Mean Reciprocal Rank (MRR) is a widely used metric in information retrieval to evaluate the effectiveness of a system. It measures the rank position of the first relevant result in a list of search results.

$$MRR=\frac{1}{|Q|}\sum_{i=1}^{|Q|}\frac{1}{rank_i}$$

where

$|Q|$ is the total number of queries.
$rank_i$ is the rank position of the first relevant document of the i-th query.

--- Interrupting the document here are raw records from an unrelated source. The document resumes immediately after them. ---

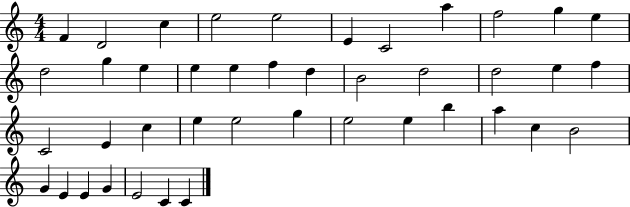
F4/q D4/h C5/q E5/h E5/h E4/q C4/h A5/q F5/h G5/q E5/q D5/h G5/q E5/q E5/q E5/q F5/q D5/q B4/h D5/h D5/h E5/q F5/q C4/h E4/q C5/q E5/q E5/h G5/q E5/h E5/q B5/q A5/q C5/q B4/h G4/q E4/q E4/q G4/q E4/h C4/q C4/q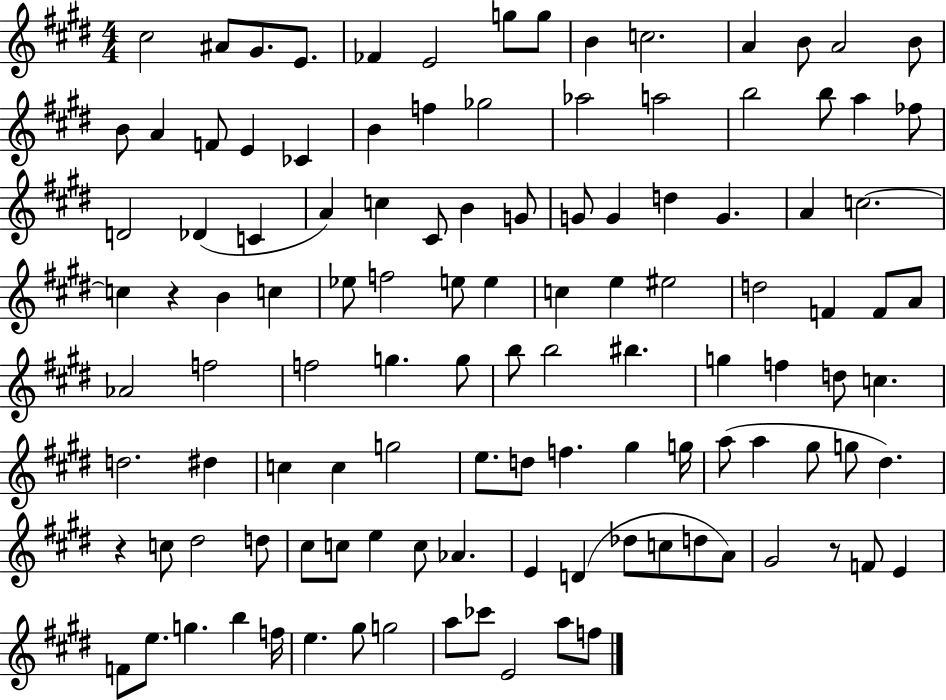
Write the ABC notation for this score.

X:1
T:Untitled
M:4/4
L:1/4
K:E
^c2 ^A/2 ^G/2 E/2 _F E2 g/2 g/2 B c2 A B/2 A2 B/2 B/2 A F/2 E _C B f _g2 _a2 a2 b2 b/2 a _f/2 D2 _D C A c ^C/2 B G/2 G/2 G d G A c2 c z B c _e/2 f2 e/2 e c e ^e2 d2 F F/2 A/2 _A2 f2 f2 g g/2 b/2 b2 ^b g f d/2 c d2 ^d c c g2 e/2 d/2 f ^g g/4 a/2 a ^g/2 g/2 ^d z c/2 ^d2 d/2 ^c/2 c/2 e c/2 _A E D _d/2 c/2 d/2 A/2 ^G2 z/2 F/2 E F/2 e/2 g b f/4 e ^g/2 g2 a/2 _c'/2 E2 a/2 f/2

def MRR(preds, truth, cutoffs):
    mrr = [0 for _ in range(len(cutoffs))]
    for pred, t in zip(preds, truth):
        for i, c in enumerate(cutoffs):
            for j, p in enumerate(pred):
                if j < c and p in t:
                    mrr[i] += 1/(j+1)
                    break
    mrr = [k/len(preds) for k in mrr]
    return mrr

mrr = MRR(res_text, ground_truths, cut_offs)
for i, c in enumerate(cut_offs):
    print(f"MRR@{c}: {mrr[i]}")

MRR@1: 0.97
MRR@10: 0.9825

5.3 nDCG#

Normalized Discounted cumulative gain (nDCG) measures the quality of a ranked list of search results by considering both the position of the relevant documents and their graded relevance scores. The calculation of nDCG involves two main steps:

Discounted cumulative gain (DCG) measures the ranking quality in retrieval tasks.

$$DCG_p=\sum_{i=1}^p\frac{2^{rel_i}-1}{\log_2(i+1)}$$

Normalized by ideal DCG to make it comparable across queries. $$nDCG_p=\frac{DCG_p}{IDCG_p}$$ where $IDCG$ is the maximum possible DCG for a given set of documents, assuming they are perfectly ranked in order of relevance.

pred_hard_encodings = []
for pred, label in zip(res_text, ground_truths):
    pred_hard_encoding = list(np.isin(pred, label).astype(int))
    pred_hard_encodings.append(pred_hard_encoding)

from sklearn.metrics import ndcg_score

for i, c in enumerate(cut_offs):
    nDCG = ndcg_score(pred_hard_encodings, res_scores, k=c)
    print(f"nDCG@{c}: {nDCG}")

nDCG@1: 0.97
nDCG@10: 0.9869253606521631

Congrats! You have walked through a full pipeline of evaluating an embedding model. Feel free to play with different datasets and models!